We’re willing to bet that your parents said “money doesn’t grow on trees” at least once during your childhood. Unfortunately, the saying holds true throughout adulthood—especially when it comes to raising capital for a business.
It’s a hard pill to swallow at times. You’re building a great company—why wouldn’t someone want to invest and help build it?
The reality is that raising capital can be hard. Sure, you might see headlines of a company’s multi-million-dollar fundraising round. But what you don’t see are the countless hours, meetings and pitch decks that went into making it happen. You also don’t see news of the majority of companies that never see multi-million-dollar deals.
That’s not to say that funding your business is impossible. There are numerous options to finance your growing business; each with advantages and disadvantages. Overall, they all serve the same purpose: to help entrepreneurs bring innovative ideas to life.
But how do you know what option is best for your business? This post will go over the options for raising capital in Canada with links to useful resources to help you get the ball rolling.
When it comes time to find someone to believe in and finance a company, many founders simply look in the mirror.
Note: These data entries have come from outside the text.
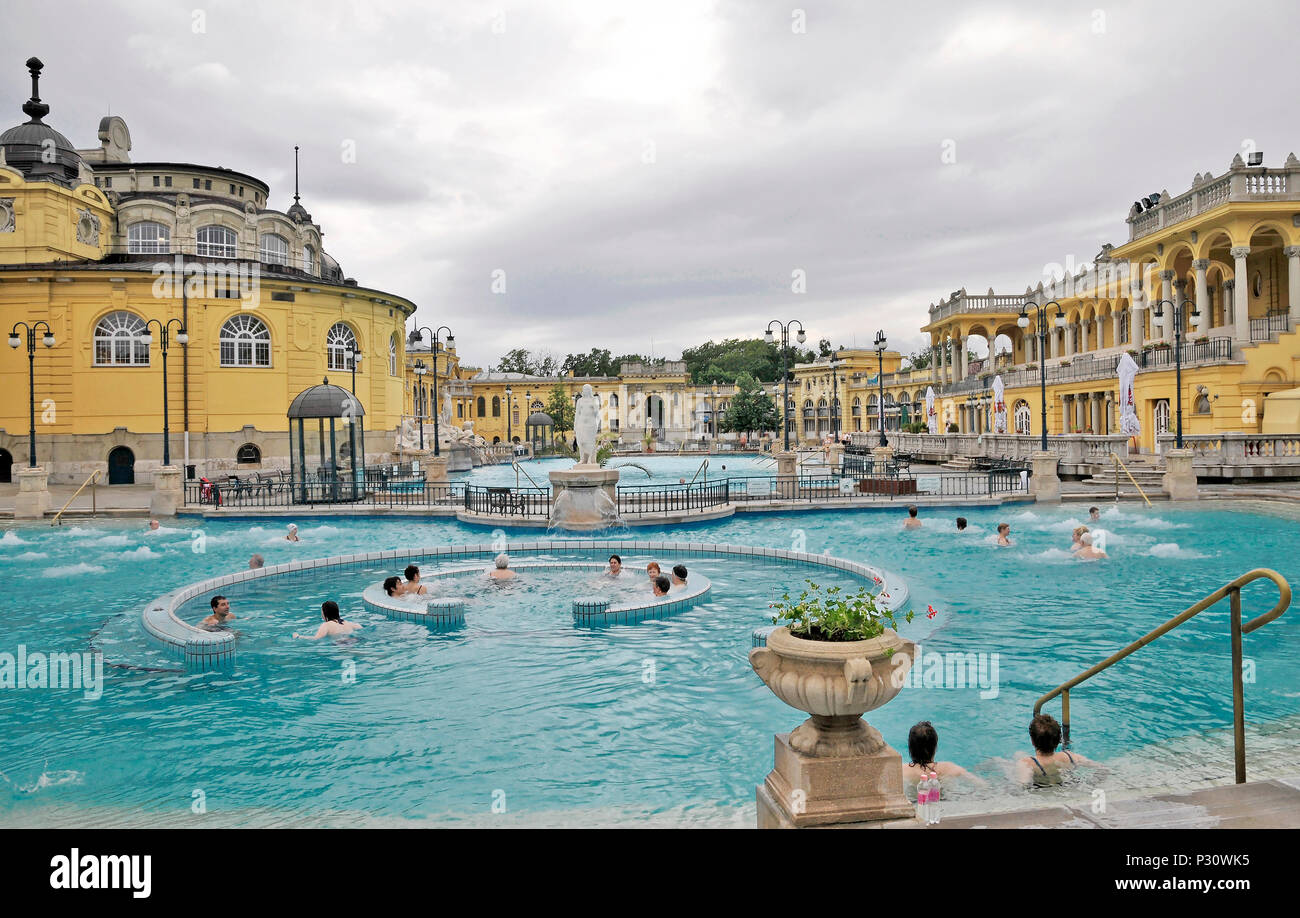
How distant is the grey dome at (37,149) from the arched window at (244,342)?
10168 mm

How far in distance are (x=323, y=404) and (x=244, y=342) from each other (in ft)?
51.4

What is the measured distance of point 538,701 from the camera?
8.87 meters

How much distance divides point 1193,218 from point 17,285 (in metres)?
51.0

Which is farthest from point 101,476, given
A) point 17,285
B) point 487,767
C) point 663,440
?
point 663,440

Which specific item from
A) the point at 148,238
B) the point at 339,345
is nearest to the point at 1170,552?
the point at 339,345

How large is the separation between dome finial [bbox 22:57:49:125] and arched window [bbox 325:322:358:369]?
1803 cm

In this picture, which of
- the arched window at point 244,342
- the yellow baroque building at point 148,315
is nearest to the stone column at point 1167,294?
the yellow baroque building at point 148,315

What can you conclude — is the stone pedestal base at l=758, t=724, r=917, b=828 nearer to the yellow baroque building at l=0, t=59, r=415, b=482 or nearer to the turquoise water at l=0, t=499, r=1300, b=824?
the turquoise water at l=0, t=499, r=1300, b=824

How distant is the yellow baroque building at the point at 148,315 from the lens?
123ft

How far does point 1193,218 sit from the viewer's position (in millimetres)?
33469

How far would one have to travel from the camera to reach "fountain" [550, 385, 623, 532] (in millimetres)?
21984

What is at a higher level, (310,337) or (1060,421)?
(310,337)

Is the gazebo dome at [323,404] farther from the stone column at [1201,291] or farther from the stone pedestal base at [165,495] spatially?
the stone column at [1201,291]
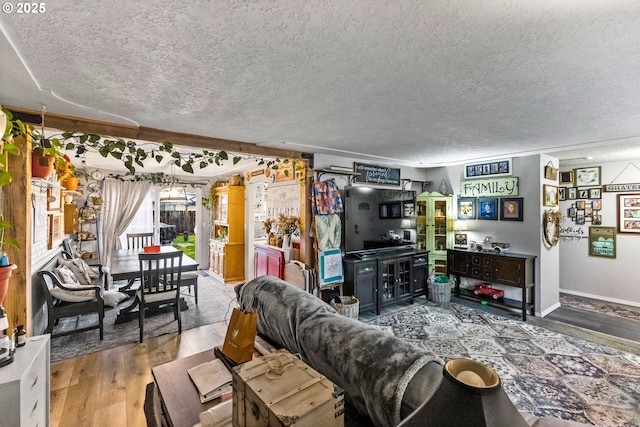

Though, this is technically not “raising capital.”
Being self-funded or “bootstrapped” sees a founder rely on his- or herself to get the company off the ground and in growing mode. This can mean putting savings together while you let an idea brew or, oftentimes, holding onto a more stable job while chasing your entrepreneurial dreams every other hour of the day.
By relying on your own cash flow, you hold onto 100% of your company, which is an attractive idea. However, it also means that you have to continuously generate enough cash to keep your business afloat, which can be very hard.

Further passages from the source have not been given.